God created lands filled with water as a place to live ; and the desert so that he can discover his soul."

2006 has been designated by the United Nations General Assembly as "The International Year of Deserts and Desertification." The year marks the efforts begun in 1977 with the United Nations Conference on Desertification held in Nairobi. The desertification conference was convened by the UN General Assembly in the midst of a series of catastrophic droughts in the Sudano-Sahelian regions of Africa. The conference was designed to be a centrepiece of a massive worldwide attack to arrest the spread of deserts or desertlike conditions not only in Africa south of the Sahara but wherever such conditions encroached on the livelihood of those who lived in the desert or in their destructive path. The history of the conference is vividly recalled by James Walls in his book Land, Man, and Sand (New York: Macmillan, 1980).

Often the UN-designated "Years" are half over before anyone is made aware that they are so designated unless there are non-governmental organizations already working on the issue and who use the year to highlight their concern. The most successful of the UN years was 1975 - The International Year of Women - because there were many different women's groups world wide that were already organized. The general moment was right as in a good number of countries 1975 was a time of heightened activity concerning the rights of women. The International Year became the International Decade of Women and the start of a series of UN and non-governmental conferences that facilitated networking and cooperation among women's organizations.

**Given instruction A**
In the rows, rename "stone block" to "stone slab" everywhere it appears, covering everything from the line containing "At what distance" down to the line containing "(x=594, y=398), (x=480, y=267), (x=603, y=42), (x=135, y=21)" and leaving all else unchanged. Return only those lines.

[Scene-based spatial questions]
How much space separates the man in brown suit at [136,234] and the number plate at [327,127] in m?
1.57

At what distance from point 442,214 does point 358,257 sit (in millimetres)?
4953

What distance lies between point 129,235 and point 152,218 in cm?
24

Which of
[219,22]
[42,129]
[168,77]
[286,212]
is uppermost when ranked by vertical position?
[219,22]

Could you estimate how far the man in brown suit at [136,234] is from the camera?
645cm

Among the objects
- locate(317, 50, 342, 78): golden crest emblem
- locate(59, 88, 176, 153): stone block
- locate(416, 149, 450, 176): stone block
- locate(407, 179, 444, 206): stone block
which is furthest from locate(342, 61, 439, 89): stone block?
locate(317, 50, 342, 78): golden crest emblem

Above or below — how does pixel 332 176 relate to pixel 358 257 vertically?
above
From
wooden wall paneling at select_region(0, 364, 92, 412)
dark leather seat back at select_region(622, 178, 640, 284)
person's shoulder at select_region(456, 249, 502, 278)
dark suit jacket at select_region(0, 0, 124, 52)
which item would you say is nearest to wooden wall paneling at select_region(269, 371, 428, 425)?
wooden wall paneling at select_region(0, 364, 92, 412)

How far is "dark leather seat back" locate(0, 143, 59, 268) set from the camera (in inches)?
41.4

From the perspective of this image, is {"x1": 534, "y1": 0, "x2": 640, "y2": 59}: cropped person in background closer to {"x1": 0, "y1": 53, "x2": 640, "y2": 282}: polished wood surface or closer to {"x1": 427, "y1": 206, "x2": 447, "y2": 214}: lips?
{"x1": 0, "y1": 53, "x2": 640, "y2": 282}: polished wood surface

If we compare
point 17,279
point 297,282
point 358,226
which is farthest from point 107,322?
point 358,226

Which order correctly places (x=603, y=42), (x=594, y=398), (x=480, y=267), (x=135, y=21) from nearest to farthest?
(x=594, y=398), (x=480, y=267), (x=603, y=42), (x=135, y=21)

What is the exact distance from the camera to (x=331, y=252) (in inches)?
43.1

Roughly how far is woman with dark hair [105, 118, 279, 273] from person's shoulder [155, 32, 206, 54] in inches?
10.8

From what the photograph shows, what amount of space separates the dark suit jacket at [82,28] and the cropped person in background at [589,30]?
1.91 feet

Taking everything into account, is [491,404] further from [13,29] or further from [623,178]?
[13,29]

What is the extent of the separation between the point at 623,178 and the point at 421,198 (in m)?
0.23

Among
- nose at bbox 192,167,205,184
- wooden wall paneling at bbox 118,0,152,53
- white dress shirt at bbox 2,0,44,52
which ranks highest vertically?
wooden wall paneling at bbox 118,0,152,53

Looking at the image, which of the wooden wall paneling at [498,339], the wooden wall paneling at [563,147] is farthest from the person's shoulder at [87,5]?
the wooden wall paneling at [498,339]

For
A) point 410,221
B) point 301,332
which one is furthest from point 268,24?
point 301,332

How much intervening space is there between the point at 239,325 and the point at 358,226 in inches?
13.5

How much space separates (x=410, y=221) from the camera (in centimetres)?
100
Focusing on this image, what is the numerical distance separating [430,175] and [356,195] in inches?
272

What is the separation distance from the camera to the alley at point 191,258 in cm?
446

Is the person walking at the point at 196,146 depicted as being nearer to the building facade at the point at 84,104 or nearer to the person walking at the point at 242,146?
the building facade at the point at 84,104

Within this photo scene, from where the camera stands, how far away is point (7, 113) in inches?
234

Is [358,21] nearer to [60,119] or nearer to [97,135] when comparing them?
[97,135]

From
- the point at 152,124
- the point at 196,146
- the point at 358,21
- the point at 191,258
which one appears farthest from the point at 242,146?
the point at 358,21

**Given instruction B**
From the passage on the International Year of Deserts, copy everything from "2006 has been" down to "York: Macmillan, 1980)." word for word.

**Exercise answer A**
At what distance from point 442,214 does point 358,257 sit (in millimetres)?
4953

What distance lies between point 129,235 and point 152,218 in cm?
24

Which of
[219,22]
[42,129]
[168,77]
[286,212]
is uppermost when ranked by vertical position?
[219,22]

Could you estimate how far the man in brown suit at [136,234] is from the camera?
645cm

Among the objects
- locate(317, 50, 342, 78): golden crest emblem
- locate(59, 88, 176, 153): stone slab
- locate(416, 149, 450, 176): stone slab
- locate(407, 179, 444, 206): stone slab
which is furthest from locate(342, 61, 439, 89): stone slab?
locate(317, 50, 342, 78): golden crest emblem

Above or below — how does pixel 332 176 relate to pixel 358 257 vertically?
above
From
wooden wall paneling at select_region(0, 364, 92, 412)
dark leather seat back at select_region(622, 178, 640, 284)
person's shoulder at select_region(456, 249, 502, 278)
dark suit jacket at select_region(0, 0, 124, 52)
which item would you say is nearest to wooden wall paneling at select_region(269, 371, 428, 425)?
wooden wall paneling at select_region(0, 364, 92, 412)

How far is "dark leather seat back" locate(0, 143, 59, 268) set from the camera (in inches)?
41.4

From the perspective of this image, is {"x1": 534, "y1": 0, "x2": 640, "y2": 59}: cropped person in background closer to {"x1": 0, "y1": 53, "x2": 640, "y2": 282}: polished wood surface or closer to {"x1": 427, "y1": 206, "x2": 447, "y2": 214}: lips?
{"x1": 0, "y1": 53, "x2": 640, "y2": 282}: polished wood surface

If we compare
point 17,279
point 297,282
point 358,226
which is farthest from point 107,322?
point 358,226

Which order correctly places (x=603, y=42), (x=594, y=398), (x=480, y=267), (x=135, y=21) from nearest to farthest?
(x=594, y=398), (x=480, y=267), (x=603, y=42), (x=135, y=21)

**Exercise answer B**
2006 has been designated by the United Nations General Assembly as "The International Year of Deserts and Desertification." The year marks the efforts begun in 1977 with the United Nations Conference on Desertification held in Nairobi. The desertification conference was convened by the UN General Assembly in the midst of a series of catastrophic droughts in the Sudano-Sahelian regions of Africa. The conference was designed to be a centrepiece of a massive worldwide attack to arrest the spread of deserts or desertlike conditions not only in Africa south of the Sahara but wherever such conditions encroached on the livelihood of those who lived in the desert or in their destructive path. The history of the conference is vividly recalled by James Walls in his book Land, Man, and Sand (New York: Macmillan, 1980).